TAREFA PROPOSTA 1
Segundo a entrevista, para quais países estão sendo exportadas as frutas?
TAREFA PROPOSTA 2
Repita tudo o que vai de "- É sim, hoje" até "para cá não." na entrevista.

PÁGINA
-------------------------

Dona de carrinho de suco de laranja em Huyustus, maior mercado de rua de La Paz: entre 45 e 50 anos
- Hoje tá menos cheio do que outros dias, né?
- É sim, hoje está tranqüilo.
- A senhora trabalha há muito tempo por aqui?
- Sim, faz tempo.
- E o que vocês estão achando do Evo?
- Não está bom não. Só a agricultura, para cá não.
- Ah é?
- Estamos exportando frutas para o Brasil, para a Espanha, mas para a gente não tem.
- Entendi.
- Abacaxi, por exemplo, deste tamanho [faz o gesto com as mãos], estão exportando para o Brasil, para a Espanha. Para nós é caro.
- O Evo não está fazendo nada para a cidade?
- Não, só para os povoados.
- Só para a área rural, é isso?
- Isso. Você é de onde?
- Do Brasil.
- Ah é?
- Sim, mas estou morando aqui em La Paz.
- Tem bastante boliviano no Brasil, né?
- Tem sim. Na minha cidade, São Paulo, tem muitos.
- E o que tem para os bolivianos fazerem lá?
- A maioria trabalha na fabricação de tecidos.
- Ah, fazem roupa, né?
- Isso. É muito duro. Trabalham 12, 14 horas, quase não ganham nada. São muito explorados.
- Sei. Não tem mais nada para os bolivianos fazerem lá?

-------------------------

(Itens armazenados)
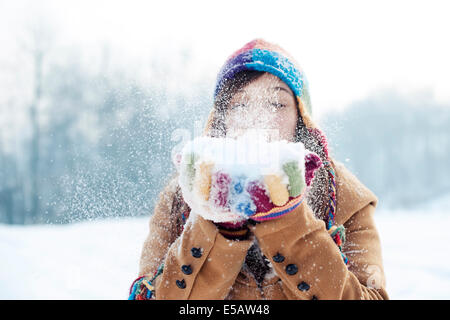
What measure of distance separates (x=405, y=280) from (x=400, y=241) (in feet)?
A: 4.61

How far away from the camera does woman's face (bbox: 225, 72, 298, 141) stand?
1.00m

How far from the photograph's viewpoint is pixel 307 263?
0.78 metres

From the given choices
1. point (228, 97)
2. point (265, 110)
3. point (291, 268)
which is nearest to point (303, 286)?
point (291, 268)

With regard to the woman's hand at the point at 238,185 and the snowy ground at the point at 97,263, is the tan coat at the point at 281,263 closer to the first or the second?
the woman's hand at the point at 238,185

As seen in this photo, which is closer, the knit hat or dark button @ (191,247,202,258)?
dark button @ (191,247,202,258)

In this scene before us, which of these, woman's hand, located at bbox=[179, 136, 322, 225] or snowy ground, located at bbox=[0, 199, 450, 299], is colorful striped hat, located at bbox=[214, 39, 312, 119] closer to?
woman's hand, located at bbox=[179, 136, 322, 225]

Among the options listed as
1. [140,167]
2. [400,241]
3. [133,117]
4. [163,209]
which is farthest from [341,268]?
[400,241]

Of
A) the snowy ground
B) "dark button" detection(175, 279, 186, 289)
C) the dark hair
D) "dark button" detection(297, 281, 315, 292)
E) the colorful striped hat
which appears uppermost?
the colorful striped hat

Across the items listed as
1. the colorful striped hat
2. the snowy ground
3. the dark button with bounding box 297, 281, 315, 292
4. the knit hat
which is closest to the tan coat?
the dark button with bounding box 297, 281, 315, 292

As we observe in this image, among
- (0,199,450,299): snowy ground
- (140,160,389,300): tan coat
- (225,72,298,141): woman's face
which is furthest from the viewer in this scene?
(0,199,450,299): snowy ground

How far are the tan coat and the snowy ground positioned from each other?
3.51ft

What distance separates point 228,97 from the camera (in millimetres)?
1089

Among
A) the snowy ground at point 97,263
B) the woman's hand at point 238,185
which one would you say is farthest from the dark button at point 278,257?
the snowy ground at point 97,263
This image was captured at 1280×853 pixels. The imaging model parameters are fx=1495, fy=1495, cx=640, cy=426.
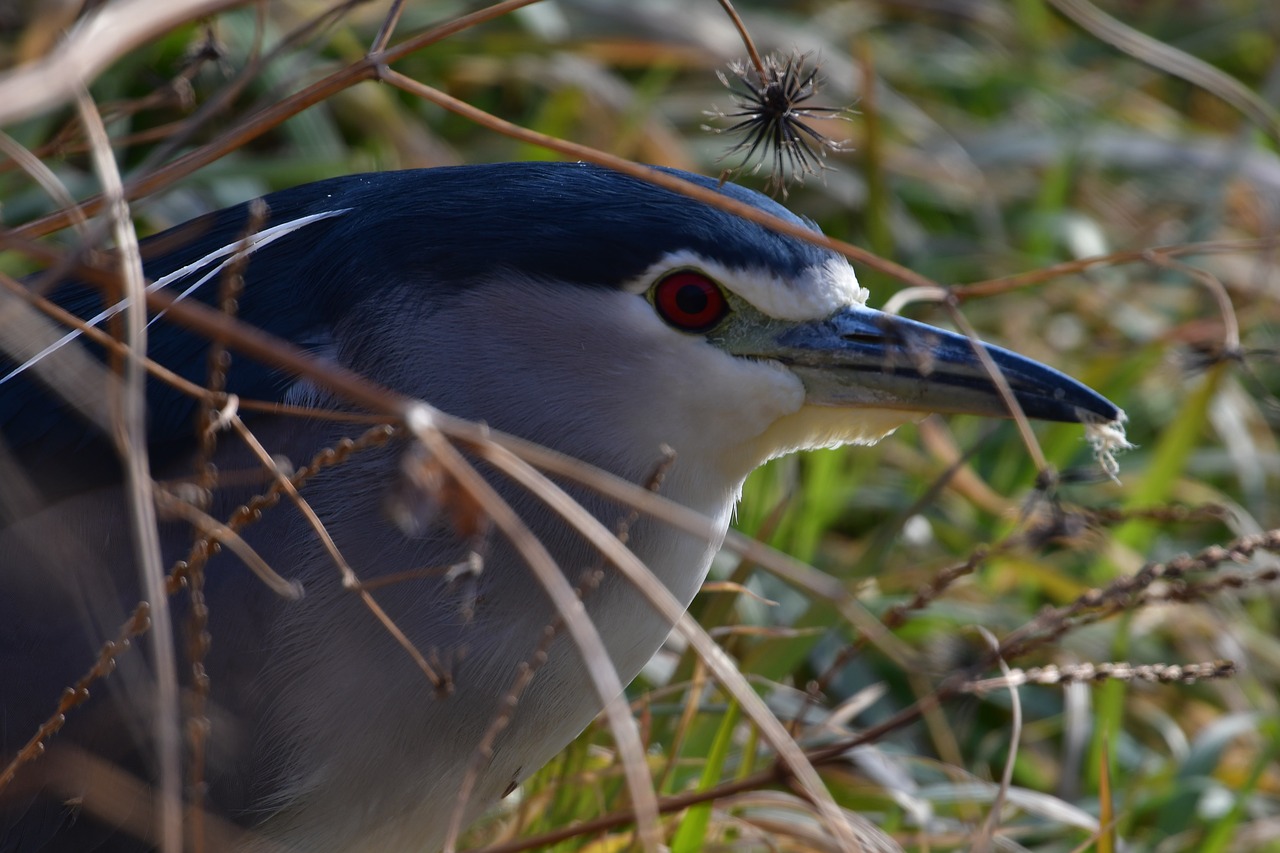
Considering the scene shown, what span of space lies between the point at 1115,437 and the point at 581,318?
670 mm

-------------------------

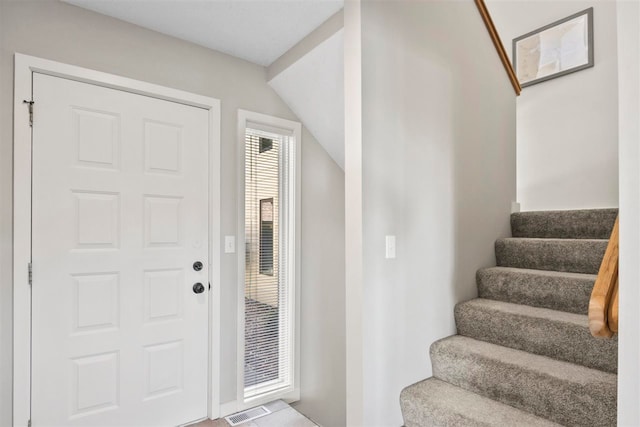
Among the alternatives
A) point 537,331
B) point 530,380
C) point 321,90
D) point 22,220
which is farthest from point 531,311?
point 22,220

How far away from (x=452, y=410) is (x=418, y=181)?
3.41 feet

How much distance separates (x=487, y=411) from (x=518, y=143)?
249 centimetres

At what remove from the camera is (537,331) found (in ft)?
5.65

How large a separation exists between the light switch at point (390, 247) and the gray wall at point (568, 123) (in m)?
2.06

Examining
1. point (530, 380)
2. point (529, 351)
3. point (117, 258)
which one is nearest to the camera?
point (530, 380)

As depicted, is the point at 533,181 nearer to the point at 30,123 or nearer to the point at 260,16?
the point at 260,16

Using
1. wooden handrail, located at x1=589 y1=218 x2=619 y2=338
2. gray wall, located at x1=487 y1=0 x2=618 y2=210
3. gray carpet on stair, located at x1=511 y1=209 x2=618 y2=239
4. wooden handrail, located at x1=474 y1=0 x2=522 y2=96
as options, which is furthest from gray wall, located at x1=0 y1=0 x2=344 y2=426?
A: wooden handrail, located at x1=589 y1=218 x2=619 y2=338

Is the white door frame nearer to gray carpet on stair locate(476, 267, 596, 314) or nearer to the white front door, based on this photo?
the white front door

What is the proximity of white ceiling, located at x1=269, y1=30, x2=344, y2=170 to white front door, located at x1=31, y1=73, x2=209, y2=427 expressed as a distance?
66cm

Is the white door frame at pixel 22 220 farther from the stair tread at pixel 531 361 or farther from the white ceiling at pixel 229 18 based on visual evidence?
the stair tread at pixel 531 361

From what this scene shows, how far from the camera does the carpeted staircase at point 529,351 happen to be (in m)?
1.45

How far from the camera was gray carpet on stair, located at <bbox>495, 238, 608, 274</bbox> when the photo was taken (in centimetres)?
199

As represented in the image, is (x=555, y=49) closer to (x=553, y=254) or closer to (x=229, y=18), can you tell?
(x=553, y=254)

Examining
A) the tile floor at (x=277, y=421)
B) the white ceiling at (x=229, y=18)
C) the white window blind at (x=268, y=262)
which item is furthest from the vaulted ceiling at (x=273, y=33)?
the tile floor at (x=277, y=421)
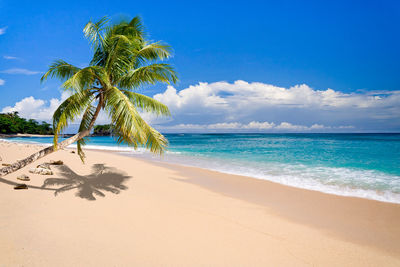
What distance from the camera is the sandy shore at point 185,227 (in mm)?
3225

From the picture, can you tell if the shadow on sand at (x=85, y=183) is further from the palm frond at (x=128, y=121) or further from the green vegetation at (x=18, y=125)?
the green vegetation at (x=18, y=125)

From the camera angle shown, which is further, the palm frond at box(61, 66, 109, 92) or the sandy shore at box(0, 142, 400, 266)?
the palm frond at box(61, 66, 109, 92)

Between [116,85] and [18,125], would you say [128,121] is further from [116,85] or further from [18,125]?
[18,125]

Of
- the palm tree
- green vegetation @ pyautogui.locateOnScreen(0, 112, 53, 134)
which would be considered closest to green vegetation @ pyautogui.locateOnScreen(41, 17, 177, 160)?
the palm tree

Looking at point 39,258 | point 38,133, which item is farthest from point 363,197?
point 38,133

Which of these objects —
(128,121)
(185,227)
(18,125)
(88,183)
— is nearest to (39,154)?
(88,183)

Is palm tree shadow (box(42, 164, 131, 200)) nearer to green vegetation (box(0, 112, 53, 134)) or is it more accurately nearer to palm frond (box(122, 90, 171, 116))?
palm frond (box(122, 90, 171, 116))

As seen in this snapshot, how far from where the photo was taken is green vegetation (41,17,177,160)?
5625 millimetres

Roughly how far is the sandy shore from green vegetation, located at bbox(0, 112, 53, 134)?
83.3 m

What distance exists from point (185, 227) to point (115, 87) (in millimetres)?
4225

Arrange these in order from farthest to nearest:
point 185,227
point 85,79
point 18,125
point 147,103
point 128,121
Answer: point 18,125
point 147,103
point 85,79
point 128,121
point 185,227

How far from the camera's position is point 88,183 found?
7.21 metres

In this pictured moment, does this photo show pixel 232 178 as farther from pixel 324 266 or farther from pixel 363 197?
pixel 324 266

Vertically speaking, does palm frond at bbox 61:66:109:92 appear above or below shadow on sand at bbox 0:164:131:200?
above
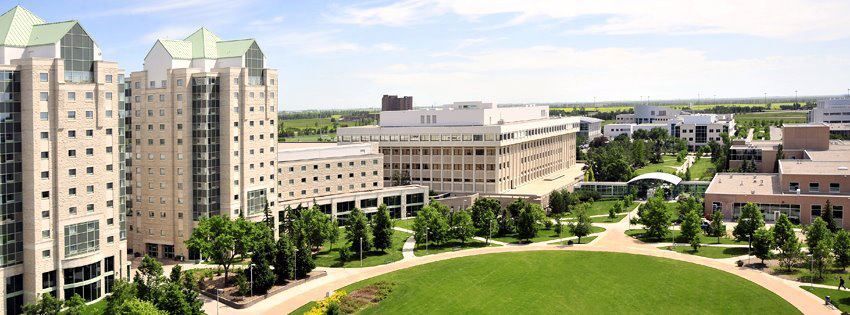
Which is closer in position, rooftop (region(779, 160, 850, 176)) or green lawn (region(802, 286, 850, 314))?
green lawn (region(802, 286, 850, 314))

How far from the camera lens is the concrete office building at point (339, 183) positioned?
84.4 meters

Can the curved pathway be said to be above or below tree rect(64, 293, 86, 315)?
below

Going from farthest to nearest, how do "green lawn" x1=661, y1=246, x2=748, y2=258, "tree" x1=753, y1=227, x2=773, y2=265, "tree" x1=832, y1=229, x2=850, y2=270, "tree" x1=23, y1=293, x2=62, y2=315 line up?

-------------------------

RESPOSTA COMPLETA 1
Para o Brasil e para a Espanha.

RESPOSTA COMPLETA 2
- É sim, hoje está tranqüilo.
- A senhora trabalha há muito tempo por aqui?
- Sim, faz tempo.
- E o que vocês estão achando do Evo?
- Não está bom não. Só a agricultura, para cá não.